Buddhist marriages on rise

Deccan Chronicle, June 11, 2011

New Delhi, India -- A small group of Ambedkar followers in Warangal is trying to popularise the concept of Buddhist marriages among Dalits as such marriages are seen as rational and a financially viable option for poor families, who cannot afford the costly and elaborate rituals in Hindu marriages.

The latest to opt for a Buddhist marriage in Warangal is Chinta Kankaraju, 26, a government teacher and resident of Timmapuram village in Hanamkonda, who married M. Sumalatha, 22, at Kadipkonda village in Hanamkonda on Friday morning.

P. Abbaiah, state president of Buddhist Society of India (BSI) and B. Narsimhulu, secretary of BSI, attended the marriage along with other intellectuals and Dalit leaders. According to B. Kattaiah, a Dalit leader and president of Warangal chapter of Buddhist Society of India, Kankaraju and Sumalatha are the 18th couple in Warangal to have opted for a Buddhist marriage, which is also known as ‘Adarsha viviham’.

“The first Buddhist marriage in Warangal took place in 1985,” said Mr B. Kattaiah, who got his daughter, Ms B. Padmavathi, married this way making an example for others to emulate. Since the first Buddhist marriage in 1985, sources said, there has been at least one such marriage in Warangal every year. What is interesting about Buddhist marriage is that there is neither a band baja nor a priest to perform the rituals.

Rather, it involves lighting a candle before the figure of the Buddha, who is offered a floral tribute by the couple. This is followed by chanting of Buddha’s ‘Panchashila Sutra’ in Pali language, which is a common practice followed by Ambedkar followers on the eve of any auspicious occasion.

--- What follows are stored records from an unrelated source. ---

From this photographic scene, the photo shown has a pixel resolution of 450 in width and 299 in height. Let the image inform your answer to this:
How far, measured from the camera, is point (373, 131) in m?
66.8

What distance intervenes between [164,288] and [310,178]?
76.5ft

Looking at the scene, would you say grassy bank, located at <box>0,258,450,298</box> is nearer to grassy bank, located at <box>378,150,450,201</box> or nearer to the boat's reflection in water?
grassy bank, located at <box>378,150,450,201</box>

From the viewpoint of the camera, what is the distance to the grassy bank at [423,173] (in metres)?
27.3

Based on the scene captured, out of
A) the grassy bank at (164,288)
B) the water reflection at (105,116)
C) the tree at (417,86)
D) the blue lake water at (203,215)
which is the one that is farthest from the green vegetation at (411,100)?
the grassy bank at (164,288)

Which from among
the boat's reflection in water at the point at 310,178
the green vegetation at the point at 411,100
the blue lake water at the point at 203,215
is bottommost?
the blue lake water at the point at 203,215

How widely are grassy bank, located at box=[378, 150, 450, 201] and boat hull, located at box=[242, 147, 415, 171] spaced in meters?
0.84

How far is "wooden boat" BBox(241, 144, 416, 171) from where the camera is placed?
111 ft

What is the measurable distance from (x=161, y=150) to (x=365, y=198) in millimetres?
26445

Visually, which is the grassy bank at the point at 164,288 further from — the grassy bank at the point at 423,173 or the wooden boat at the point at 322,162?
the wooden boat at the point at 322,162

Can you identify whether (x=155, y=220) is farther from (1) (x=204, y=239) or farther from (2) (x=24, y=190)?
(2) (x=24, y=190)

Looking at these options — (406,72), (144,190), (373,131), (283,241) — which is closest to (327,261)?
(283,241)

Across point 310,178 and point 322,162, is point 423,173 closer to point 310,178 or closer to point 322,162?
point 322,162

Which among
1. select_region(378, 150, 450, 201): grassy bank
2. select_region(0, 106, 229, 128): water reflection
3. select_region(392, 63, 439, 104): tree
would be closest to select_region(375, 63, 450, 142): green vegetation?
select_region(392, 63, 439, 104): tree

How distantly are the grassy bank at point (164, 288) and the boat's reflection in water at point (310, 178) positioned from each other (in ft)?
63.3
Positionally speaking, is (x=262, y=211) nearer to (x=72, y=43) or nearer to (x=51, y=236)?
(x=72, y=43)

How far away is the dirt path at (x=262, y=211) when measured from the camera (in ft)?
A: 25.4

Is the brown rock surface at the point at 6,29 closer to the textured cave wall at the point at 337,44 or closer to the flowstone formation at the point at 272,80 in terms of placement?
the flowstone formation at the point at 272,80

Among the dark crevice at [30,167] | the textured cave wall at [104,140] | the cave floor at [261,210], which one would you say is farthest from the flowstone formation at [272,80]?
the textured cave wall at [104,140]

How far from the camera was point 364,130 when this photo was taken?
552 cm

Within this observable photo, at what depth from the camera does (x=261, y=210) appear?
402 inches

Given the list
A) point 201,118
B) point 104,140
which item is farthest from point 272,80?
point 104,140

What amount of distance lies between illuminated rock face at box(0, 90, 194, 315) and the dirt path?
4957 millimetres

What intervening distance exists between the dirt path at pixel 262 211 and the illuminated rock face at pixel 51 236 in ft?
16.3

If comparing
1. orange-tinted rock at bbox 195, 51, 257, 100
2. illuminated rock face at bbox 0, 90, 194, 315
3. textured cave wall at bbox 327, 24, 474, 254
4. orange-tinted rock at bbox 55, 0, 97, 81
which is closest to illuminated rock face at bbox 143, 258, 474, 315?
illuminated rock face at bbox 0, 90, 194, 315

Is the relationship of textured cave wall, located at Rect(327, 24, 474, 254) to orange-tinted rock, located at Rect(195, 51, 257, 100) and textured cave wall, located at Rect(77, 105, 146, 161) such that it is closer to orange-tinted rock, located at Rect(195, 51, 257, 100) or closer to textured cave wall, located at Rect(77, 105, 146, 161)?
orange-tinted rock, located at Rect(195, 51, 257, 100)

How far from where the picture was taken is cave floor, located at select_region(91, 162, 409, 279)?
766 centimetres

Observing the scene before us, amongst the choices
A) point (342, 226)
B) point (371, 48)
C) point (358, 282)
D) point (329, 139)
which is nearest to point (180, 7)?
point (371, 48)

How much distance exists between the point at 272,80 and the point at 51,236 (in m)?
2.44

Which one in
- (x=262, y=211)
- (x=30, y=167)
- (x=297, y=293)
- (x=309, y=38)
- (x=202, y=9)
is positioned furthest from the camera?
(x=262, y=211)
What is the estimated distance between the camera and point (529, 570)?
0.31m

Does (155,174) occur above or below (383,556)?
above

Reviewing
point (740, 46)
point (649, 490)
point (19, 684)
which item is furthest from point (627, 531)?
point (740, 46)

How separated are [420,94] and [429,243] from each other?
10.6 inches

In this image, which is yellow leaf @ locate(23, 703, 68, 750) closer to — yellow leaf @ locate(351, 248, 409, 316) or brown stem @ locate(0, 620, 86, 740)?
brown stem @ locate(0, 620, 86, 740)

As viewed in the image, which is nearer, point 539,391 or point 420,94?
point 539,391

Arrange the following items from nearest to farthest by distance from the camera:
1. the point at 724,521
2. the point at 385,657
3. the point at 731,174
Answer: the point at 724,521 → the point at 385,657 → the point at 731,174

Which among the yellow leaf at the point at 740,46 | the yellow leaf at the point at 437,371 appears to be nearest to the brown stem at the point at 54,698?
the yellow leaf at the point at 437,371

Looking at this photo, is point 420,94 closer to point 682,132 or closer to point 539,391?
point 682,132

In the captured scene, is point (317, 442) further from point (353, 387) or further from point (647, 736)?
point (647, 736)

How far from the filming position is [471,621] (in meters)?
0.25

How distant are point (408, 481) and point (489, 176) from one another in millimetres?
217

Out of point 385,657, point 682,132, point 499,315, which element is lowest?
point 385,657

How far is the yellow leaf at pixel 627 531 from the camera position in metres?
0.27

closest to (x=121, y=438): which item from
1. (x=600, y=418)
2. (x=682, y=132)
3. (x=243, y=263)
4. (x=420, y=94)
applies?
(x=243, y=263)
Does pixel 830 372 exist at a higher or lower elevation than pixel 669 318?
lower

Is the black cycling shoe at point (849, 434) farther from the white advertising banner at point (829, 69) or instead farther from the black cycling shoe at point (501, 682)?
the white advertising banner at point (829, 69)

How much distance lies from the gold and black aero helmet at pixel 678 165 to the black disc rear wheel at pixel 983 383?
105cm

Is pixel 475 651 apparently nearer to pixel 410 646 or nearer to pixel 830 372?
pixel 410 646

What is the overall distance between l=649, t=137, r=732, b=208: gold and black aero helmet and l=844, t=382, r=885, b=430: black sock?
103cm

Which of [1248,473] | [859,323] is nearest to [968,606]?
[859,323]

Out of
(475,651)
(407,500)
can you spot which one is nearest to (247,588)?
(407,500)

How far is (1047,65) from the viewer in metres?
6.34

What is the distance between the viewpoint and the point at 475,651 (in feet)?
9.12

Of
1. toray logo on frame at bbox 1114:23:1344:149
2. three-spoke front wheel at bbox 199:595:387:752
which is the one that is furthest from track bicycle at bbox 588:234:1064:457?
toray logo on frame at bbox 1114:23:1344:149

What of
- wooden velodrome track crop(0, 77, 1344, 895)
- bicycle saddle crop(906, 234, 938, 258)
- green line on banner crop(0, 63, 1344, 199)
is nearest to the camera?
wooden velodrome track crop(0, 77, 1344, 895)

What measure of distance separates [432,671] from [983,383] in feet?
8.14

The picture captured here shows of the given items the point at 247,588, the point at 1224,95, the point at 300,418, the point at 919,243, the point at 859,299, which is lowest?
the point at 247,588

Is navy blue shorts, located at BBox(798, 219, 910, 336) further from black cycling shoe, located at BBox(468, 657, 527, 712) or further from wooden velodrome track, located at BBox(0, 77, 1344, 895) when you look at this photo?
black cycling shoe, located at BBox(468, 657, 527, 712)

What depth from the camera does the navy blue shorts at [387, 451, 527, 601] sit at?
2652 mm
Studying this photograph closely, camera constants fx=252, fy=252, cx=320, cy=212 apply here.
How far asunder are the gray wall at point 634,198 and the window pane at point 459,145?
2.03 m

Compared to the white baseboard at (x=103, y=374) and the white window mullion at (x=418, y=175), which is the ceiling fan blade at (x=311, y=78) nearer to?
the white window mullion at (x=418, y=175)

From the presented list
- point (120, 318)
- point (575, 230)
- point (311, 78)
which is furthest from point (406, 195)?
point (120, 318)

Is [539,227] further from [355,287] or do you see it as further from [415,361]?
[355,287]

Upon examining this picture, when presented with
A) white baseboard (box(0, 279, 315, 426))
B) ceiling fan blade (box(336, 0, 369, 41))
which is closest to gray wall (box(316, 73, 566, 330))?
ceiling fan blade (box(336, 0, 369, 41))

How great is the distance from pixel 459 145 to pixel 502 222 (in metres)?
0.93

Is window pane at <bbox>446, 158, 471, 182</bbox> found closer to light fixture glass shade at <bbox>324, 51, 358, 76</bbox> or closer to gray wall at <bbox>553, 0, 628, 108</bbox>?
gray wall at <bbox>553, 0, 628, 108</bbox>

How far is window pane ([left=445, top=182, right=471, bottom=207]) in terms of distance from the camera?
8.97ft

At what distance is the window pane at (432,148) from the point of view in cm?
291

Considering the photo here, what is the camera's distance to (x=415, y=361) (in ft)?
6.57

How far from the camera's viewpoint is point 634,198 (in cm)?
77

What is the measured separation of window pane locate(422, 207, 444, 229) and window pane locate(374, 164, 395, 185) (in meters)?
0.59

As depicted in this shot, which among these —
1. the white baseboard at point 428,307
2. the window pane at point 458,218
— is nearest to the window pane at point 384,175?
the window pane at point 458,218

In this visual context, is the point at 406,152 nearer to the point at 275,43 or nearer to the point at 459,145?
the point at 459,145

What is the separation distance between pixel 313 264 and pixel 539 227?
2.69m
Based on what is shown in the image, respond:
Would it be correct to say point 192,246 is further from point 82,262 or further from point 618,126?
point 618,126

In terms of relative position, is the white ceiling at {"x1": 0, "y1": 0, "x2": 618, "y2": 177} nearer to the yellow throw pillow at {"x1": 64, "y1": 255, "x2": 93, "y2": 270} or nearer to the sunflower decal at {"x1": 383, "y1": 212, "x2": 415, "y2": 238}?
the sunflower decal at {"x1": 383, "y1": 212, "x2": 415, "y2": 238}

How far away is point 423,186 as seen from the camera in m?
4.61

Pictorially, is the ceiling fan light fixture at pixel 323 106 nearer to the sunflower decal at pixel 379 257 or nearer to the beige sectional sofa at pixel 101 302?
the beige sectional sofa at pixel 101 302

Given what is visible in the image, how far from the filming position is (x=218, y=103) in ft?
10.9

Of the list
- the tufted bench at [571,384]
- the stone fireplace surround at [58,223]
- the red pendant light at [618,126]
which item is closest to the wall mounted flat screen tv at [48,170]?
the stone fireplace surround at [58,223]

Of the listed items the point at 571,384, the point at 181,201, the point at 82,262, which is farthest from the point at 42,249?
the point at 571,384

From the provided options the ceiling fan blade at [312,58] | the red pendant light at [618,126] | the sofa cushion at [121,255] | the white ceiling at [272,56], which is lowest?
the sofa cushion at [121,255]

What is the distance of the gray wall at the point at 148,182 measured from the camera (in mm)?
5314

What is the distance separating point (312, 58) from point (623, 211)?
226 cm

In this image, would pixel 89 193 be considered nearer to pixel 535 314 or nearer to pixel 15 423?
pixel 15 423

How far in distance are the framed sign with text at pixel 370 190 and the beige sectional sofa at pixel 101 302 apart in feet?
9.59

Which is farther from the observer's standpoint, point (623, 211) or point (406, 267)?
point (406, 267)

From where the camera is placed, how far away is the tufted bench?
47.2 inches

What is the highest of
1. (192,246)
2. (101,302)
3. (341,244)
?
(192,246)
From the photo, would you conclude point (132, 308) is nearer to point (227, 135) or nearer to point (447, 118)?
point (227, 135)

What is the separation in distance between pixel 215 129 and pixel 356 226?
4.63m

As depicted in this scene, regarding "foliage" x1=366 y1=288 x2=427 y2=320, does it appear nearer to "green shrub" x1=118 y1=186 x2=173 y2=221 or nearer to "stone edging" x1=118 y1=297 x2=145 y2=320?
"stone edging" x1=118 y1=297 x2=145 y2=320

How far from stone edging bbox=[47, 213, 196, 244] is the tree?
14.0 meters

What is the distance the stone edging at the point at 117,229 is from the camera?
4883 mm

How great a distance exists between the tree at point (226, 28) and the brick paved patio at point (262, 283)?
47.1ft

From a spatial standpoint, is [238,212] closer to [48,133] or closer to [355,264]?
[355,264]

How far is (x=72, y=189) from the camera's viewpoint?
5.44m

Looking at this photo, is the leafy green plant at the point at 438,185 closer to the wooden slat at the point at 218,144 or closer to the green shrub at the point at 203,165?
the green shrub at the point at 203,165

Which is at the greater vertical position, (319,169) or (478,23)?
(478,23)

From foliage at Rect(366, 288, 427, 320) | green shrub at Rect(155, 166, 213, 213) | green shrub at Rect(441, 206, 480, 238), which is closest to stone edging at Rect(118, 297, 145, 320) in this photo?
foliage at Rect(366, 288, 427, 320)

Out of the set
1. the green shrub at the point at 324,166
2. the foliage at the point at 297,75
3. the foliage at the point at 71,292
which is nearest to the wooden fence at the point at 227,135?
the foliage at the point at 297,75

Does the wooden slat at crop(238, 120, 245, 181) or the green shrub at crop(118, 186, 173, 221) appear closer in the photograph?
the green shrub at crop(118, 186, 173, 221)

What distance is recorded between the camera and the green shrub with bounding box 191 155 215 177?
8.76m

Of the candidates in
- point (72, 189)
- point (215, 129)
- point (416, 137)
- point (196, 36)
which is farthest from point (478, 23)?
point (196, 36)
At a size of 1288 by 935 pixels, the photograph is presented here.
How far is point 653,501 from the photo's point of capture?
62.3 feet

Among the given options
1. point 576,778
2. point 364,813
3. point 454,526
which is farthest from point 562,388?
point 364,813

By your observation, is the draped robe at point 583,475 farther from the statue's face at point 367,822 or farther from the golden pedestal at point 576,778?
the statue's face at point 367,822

However, Buddhist followers in Warangal say that very few people are opting for such marriages. Prof. G. Bhadru Naik, a Dalit leader and a believer in Buddhist principles, blamed costly marriages as one of the reasons for increase in debts among rural households. "Performing marriage of daughters is still a costly event for poor people, which they cannot afford but have to as all others are doing the same,” said prof Naik, while stressing on the need for more ‘Adarsha Vivaham’.